Euthanasia should not be a question of health policy but of human rights across Europe, campaigning Euro-MP Chris Davies has said.

Only two EU countries - the Netherlands and Belgium - permit medically-assisted dying.

And while the issue is a matter for national governments only, a hearing in Brussels urged EU member states to respond to evidence of growing public demand to be given individual choice.

Liberal Democrat Mr Davies said afterwards: "It is heartless that British law should not only force people to travel abroad if they are determined to end their suffering, but also to threaten with criminal prosecution any loved ones who assist them."
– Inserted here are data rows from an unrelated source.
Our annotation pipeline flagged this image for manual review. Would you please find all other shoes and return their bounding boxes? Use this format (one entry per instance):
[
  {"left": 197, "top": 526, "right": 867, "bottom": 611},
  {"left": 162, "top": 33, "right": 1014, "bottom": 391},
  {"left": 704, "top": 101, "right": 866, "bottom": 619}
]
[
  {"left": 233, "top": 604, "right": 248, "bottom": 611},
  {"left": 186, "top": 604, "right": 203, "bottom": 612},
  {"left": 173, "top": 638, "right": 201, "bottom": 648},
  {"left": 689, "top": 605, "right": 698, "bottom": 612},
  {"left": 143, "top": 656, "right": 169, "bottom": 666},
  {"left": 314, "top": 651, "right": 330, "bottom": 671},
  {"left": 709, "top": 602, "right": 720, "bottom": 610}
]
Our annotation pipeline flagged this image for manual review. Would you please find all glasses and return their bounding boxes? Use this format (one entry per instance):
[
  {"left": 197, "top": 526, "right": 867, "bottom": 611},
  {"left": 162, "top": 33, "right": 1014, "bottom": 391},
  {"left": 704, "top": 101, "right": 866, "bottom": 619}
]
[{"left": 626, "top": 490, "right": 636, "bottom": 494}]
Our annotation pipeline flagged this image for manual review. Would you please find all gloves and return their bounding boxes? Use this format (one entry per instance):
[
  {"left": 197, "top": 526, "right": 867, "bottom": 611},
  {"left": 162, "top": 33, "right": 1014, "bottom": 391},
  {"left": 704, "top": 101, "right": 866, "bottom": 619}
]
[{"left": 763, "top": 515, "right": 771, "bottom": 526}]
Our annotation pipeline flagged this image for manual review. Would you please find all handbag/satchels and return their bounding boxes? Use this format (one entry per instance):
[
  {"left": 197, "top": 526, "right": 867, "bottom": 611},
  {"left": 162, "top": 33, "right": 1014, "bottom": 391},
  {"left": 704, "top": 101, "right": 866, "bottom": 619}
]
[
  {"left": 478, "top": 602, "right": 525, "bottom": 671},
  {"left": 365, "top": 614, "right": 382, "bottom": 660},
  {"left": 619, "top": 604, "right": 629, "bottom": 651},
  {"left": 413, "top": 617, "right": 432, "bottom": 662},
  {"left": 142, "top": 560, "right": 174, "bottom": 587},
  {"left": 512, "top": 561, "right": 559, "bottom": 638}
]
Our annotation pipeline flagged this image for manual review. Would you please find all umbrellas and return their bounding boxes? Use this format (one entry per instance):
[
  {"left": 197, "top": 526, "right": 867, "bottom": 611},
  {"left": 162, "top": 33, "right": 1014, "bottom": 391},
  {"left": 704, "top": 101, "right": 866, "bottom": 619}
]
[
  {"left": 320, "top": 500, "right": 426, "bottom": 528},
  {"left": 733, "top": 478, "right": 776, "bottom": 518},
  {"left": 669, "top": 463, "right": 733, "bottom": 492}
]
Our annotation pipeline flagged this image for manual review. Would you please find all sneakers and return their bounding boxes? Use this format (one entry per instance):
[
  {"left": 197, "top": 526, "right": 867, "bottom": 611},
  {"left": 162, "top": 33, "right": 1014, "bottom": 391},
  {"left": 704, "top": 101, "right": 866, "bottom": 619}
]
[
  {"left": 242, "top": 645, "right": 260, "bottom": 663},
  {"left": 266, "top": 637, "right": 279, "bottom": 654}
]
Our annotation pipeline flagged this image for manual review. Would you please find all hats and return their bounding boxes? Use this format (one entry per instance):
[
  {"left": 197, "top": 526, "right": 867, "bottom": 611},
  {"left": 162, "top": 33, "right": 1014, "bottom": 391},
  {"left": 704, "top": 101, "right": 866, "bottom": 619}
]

"The patients concerned experience a living nightmare of suffering. Giving them the chance to make a choice for themselves about the time to die should not be regarded as part of health policy but as a matter of human rights."

Italian Radical Party MEP Marco Cappato commented: "We have a legally very unstable situation in Europe where medically assisted dying is legal in two EU countries as well as in Switzerland yet the practice is against the law in others."

"Empirical evidence from Belgium and the Netherlands has shown that there is no 'slippery slope' to increased suicide. Rather the reverse. What we are campaigning for is the right of the individual to decide for themselves in full knowledge of the facts."

He added: "There is no question of harmonising law on an EU level as it is not a European competence but it is a reality and Member States need to confront the matter in their own parliaments and not bury their heads in the sand,"

The hearing, organised by Liberal Democrats and the World Federation of the Right to Die Societies, was told medically-assisted dying was now a "phenomenon" which existed across Europe, either legally or clandestinely.

Countries currently banning the practice were urged to collect and analyse data on end-of-life medical decisions and review their legislation.